MUST NOT accept a task on a subagent's self-report — run the verification command and read its exit code.
MUST halt and surface to the user on a tdd BLOCK, a security CRITICAL finding, or an unresolved [CONFIRM-NN] inside the loop — and on a commit-gate failure at the finish handoff — even under /sprint. These never auto-proceed.
MUST NOT commit — hand the accepted branch to commit-gate.
MUST mark out-of-scope findings with an inline [NEEDS-TRIAGE] marker and never act on them inside the task.
MUST NOT invoke farm.js before writing meta.model into plan.json (or setting FARM_MODEL) — the dispatcher fails loudly otherwise.
MUST NOT skip model selection (Step 1) when FARM_MODEL is not set — exhaust the canary→cache→websearch fallback ladder before BLOCKing; never blind-invoke with an unknown model id.
MUST route every green farm task through Phases 3–5 before acceptance — the farm replaces authoring, never review.
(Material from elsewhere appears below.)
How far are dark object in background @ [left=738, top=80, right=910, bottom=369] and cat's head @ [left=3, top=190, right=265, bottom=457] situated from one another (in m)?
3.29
A cheap model gets the same scrutiny as a premium subagent, not less.
MUST treat a single task's drift/gaming/tampered-test escalation as model incapacity (re-dispatch via premium Phase 2); raise [CONFIRM-NN] and HALT only when multiple tasks drift onto the same out-of-scope path (a real spec gap).
MUST treat a farm.js circuit-breaker abort (aborted: true) as a hard-gate STOP — surface to the user; do not silently re-dispatch the whole slice to premium.
MUST NOT dispatch grader or scout in Phase 4 — they are INTERNAL to decision-variance.